Twoje zadanie. Powiel bez zmian fragment recenzji czekolady, który otwierają słowa zawierające "Ta czekolada wchodzi", a zamyka "zbitkę z cukrem.".

Ta czekolada wchodzi w skład linii, dla której każda jedna jest dedykowana jakiemuś miastu. Ta np. Taormina.

Sabadi Il Cioccolato Taormina 60 % to ciemna czekolada o zawartości 60 % kakao Nacional Fino de Aroma z Ekwadoru z morwą i kocimiętką; typ Modica.

Po otwarciu poczułam delikatny zapach wyraźnie oddający zioła i kwiaty. Pomyślałam o suszonych białych kwiatach; coś w tym było, co skojarzyło mi się ze "słodkim papierem". Oczami wyobraźni zobaczyłam też kruche nitki karmelu, twardy i szklisty karmel-ozdobę. W tle pojawiły się niejednoznaczne orzechy, sucha ziemia i soczyście-goryczkowata cytryna.

Tabliczka wyglądała na surową, masywną. Okazała się twarda i krucha. Odskakiwały z niej... kryształki cukru. Trzaskała średnio głośno, a temu towarzyszył chrzęst cukru. Było go całe mnóstwo dużo, a przekrój ogólnie wyglądał na ziarnistą zbitkę z cukrem.

Podane rekordy.
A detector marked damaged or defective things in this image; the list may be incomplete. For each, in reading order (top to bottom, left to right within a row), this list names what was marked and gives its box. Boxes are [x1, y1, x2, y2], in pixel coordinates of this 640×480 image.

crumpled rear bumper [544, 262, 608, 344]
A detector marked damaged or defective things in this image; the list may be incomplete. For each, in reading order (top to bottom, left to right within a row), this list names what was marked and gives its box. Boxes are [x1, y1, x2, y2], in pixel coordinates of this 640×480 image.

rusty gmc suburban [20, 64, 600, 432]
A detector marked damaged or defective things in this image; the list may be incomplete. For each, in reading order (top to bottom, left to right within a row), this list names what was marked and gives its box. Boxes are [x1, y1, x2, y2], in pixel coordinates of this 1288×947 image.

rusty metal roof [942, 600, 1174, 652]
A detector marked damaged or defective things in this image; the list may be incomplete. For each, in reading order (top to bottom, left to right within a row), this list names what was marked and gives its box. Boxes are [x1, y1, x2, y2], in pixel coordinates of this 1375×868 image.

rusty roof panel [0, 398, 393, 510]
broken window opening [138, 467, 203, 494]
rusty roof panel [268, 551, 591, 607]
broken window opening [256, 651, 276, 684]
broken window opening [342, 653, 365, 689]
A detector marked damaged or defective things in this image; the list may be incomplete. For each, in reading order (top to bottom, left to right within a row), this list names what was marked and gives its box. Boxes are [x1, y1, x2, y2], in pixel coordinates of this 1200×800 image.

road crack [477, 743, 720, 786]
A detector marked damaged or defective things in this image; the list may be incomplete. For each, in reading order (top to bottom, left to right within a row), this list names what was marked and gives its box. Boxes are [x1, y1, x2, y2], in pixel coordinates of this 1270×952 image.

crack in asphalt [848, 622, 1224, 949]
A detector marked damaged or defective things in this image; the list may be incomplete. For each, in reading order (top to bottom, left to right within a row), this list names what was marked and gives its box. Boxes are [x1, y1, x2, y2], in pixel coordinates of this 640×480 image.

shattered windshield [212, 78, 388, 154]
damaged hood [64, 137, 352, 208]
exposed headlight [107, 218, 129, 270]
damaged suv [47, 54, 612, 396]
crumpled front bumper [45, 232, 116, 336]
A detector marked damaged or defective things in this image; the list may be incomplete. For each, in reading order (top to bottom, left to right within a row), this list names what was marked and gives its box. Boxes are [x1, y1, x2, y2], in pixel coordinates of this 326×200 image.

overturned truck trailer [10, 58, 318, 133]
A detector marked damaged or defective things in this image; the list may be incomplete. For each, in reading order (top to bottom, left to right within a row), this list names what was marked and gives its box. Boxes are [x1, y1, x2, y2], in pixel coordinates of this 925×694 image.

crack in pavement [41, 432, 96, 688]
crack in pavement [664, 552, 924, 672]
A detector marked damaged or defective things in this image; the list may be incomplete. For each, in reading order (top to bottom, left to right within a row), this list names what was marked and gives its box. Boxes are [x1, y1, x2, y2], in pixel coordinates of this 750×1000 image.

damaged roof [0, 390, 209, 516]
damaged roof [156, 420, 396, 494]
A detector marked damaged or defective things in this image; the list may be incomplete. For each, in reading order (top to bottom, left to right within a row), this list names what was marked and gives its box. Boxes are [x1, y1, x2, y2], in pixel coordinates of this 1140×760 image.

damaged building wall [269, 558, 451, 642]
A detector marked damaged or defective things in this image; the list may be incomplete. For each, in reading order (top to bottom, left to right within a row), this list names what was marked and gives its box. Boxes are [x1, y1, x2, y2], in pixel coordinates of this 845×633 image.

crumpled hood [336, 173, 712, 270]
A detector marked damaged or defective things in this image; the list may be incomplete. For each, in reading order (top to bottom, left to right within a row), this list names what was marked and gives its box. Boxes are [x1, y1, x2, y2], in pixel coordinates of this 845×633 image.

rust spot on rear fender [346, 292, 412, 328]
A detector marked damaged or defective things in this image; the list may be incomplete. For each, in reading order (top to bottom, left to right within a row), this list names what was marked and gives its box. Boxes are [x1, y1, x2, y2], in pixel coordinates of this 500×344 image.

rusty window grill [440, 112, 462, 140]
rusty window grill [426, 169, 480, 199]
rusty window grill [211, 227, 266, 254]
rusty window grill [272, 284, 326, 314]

Wynik końcowy.
Ta czekolada wchodzi w skład linii, dla której każda jedna jest dedykowana jakiemuś miastu. Ta np. Taormina.

Sabadi Il Cioccolato Taormina 60 % to ciemna czekolada o zawartości 60 % kakao Nacional Fino de Aroma z Ekwadoru z morwą i kocimiętką; typ Modica.

Po otwarciu poczułam delikatny zapach wyraźnie oddający zioła i kwiaty. Pomyślałam o suszonych białych kwiatach; coś w tym było, co skojarzyło mi się ze "słodkim papierem". Oczami wyobraźni zobaczyłam też kruche nitki karmelu, twardy i szklisty karmel-ozdobę. W tle pojawiły się niejednoznaczne orzechy, sucha ziemia i soczyście-goryczkowata cytryna.

Tabliczka wyglądała na surową, masywną. Okazała się twarda i krucha. Odskakiwały z niej... kryształki cukru. Trzaskała średnio głośno, a temu towarzyszył chrzęst cukru. Było go całe mnóstwo dużo, a przekrój ogólnie wyglądał na ziarnistą zbitkę z cukrem.